- Born: David Jeffrey Ricketts November 16, 1953 (age 72)
- Origin: Philadelphia, Pennsylvania, U.S.
- Genres: Rock; folk; pop;
- Occupation: Singer-songwriter; record producer;
- Instruments: Vocals; guitar; keyboards;
- Formerly of: David & David

= David Ricketts (musician) =

American musician and record producer (born 1953)

David Jeffrey Ricketts (born November 16, 1953) is an American musician and record producer.

Ricketts scored hits in the mid-1980s with David Baerwald in their group David & David, notably the track "Welcome to the Boomtown" from their only album Boomtown.

His romantic relationship with singer Toni Childs formed the basis for her critically acclaimed debut album, Union, which Ricketts co-wrote and produced. Union was nominated for several Grammy Awards.

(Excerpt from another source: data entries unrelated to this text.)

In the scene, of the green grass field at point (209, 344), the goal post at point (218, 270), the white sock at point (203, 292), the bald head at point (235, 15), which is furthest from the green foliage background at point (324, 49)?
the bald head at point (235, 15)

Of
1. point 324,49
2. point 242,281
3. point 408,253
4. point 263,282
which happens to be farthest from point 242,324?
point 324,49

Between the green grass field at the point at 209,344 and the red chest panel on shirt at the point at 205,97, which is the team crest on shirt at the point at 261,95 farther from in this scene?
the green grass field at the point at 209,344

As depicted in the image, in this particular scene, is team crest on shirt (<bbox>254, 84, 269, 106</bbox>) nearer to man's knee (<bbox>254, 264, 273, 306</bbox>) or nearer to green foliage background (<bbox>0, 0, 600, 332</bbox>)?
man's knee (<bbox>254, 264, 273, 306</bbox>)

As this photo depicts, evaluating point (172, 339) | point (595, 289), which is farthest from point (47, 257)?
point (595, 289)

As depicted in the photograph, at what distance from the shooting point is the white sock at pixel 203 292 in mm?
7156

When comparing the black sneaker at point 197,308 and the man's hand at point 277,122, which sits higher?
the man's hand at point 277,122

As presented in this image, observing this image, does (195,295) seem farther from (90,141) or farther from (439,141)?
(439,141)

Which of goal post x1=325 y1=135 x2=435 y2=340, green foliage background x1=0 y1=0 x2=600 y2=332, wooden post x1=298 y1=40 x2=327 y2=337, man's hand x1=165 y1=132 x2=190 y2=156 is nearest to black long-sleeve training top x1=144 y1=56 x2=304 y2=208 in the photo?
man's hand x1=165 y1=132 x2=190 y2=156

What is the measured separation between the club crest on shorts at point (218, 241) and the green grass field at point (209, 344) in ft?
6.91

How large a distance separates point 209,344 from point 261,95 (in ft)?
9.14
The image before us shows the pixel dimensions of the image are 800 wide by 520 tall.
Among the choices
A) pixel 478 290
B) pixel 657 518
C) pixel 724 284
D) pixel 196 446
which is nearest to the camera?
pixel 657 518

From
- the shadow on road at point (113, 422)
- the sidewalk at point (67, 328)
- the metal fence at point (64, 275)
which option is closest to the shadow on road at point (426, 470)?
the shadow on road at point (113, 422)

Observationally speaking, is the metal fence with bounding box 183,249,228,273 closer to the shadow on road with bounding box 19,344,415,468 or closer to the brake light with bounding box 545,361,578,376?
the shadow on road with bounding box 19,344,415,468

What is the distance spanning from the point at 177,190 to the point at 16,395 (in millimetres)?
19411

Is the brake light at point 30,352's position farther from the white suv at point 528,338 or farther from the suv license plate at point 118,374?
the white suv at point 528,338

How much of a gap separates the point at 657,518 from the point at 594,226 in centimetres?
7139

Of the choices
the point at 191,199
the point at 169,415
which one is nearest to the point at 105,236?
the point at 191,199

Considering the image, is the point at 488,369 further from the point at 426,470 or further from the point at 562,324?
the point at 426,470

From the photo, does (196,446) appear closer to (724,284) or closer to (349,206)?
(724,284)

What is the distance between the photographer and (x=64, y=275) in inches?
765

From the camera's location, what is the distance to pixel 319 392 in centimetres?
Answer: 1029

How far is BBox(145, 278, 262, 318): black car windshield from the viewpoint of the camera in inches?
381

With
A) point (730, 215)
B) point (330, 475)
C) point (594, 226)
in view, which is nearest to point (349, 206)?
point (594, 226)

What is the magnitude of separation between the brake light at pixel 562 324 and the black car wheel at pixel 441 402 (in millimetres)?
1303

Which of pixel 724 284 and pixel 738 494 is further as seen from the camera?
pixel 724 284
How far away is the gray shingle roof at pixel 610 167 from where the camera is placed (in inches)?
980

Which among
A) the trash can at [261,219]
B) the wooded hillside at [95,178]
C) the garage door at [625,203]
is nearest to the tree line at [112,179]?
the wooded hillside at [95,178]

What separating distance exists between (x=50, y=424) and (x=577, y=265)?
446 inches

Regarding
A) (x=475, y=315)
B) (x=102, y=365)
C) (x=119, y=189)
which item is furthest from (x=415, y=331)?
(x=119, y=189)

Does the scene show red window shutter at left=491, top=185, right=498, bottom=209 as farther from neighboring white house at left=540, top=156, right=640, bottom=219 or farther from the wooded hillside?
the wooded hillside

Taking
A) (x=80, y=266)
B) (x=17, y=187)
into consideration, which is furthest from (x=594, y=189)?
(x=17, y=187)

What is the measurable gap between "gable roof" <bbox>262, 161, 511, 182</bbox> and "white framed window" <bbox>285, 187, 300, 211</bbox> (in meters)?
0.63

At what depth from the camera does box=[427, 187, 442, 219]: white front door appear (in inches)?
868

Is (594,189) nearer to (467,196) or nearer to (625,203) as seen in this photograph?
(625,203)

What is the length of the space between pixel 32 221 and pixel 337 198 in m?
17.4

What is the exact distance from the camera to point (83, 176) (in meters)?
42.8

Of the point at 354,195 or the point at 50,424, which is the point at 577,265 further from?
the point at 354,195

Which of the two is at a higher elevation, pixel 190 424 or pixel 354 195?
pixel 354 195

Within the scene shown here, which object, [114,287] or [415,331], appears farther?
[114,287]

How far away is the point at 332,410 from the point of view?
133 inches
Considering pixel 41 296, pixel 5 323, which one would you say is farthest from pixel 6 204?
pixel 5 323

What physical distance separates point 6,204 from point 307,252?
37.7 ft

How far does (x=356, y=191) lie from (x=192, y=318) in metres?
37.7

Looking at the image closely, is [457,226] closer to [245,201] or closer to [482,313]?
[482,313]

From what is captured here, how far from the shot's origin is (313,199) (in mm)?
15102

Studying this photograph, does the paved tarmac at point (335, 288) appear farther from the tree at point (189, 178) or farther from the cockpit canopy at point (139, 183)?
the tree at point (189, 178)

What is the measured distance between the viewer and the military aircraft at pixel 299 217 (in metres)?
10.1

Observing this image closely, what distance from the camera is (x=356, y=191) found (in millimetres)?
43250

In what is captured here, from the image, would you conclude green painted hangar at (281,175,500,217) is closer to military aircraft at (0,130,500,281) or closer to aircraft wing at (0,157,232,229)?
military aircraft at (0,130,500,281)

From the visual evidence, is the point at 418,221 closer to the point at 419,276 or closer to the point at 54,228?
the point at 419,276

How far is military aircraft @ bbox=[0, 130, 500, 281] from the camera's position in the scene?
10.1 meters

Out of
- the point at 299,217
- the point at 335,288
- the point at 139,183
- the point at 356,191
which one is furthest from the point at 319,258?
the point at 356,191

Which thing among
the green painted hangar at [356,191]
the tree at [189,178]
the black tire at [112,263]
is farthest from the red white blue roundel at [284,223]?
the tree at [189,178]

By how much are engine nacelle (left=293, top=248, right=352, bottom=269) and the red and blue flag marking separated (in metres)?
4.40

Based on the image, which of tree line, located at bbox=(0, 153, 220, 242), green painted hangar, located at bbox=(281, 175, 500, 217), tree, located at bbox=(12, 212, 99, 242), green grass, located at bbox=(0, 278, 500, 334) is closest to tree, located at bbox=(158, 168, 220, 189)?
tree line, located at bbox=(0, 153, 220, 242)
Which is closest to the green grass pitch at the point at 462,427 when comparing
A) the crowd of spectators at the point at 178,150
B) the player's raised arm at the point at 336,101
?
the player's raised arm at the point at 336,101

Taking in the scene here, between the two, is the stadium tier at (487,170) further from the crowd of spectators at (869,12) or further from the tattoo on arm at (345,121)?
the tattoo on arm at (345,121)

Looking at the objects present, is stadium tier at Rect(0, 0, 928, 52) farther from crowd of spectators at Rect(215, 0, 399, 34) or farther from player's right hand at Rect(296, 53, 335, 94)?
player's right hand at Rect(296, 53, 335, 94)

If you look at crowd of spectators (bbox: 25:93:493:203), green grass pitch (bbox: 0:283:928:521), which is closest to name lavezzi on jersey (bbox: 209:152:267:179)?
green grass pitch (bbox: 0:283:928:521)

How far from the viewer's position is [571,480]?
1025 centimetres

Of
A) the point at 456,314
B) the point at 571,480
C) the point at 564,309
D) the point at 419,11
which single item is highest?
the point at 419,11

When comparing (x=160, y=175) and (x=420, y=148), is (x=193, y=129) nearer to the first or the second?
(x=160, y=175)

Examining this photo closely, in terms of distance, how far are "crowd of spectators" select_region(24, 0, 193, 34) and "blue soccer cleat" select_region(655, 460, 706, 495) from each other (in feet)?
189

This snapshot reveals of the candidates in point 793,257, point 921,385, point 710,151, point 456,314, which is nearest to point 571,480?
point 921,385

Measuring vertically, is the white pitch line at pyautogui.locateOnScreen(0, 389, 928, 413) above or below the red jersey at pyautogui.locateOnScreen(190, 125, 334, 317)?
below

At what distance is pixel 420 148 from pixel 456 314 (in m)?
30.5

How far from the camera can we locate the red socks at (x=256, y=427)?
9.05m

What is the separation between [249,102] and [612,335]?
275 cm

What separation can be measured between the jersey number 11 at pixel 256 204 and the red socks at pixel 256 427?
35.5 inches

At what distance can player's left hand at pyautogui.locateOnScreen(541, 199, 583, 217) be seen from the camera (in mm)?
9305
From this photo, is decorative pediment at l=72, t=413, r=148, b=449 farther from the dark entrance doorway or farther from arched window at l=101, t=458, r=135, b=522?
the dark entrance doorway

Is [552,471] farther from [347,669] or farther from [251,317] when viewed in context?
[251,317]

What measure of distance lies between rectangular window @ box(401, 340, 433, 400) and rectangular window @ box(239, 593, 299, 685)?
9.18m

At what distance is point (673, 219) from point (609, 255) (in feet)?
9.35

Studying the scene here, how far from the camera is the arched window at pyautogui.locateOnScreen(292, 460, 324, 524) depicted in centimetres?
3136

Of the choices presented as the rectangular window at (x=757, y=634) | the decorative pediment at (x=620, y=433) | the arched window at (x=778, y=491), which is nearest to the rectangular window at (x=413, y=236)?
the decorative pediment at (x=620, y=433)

He collaborated with Sheryl Crow on her debut Tuesday Night Music Club and is credited on the songs "Leaving Las Vegas" and "Strong Enough". Guitarist and songwriter Robbie Robertson tapped Ricketts to collaborate on Storyville, Robertson's second solo album.

He also produced and performed on Meredith Brooks' 1997 album, Blurring the Edges, which contained her hit "Bitch".

Ricketts won an Emmy for the song co-written with Eddie Free and Toni Childs, "Because You're Beautiful".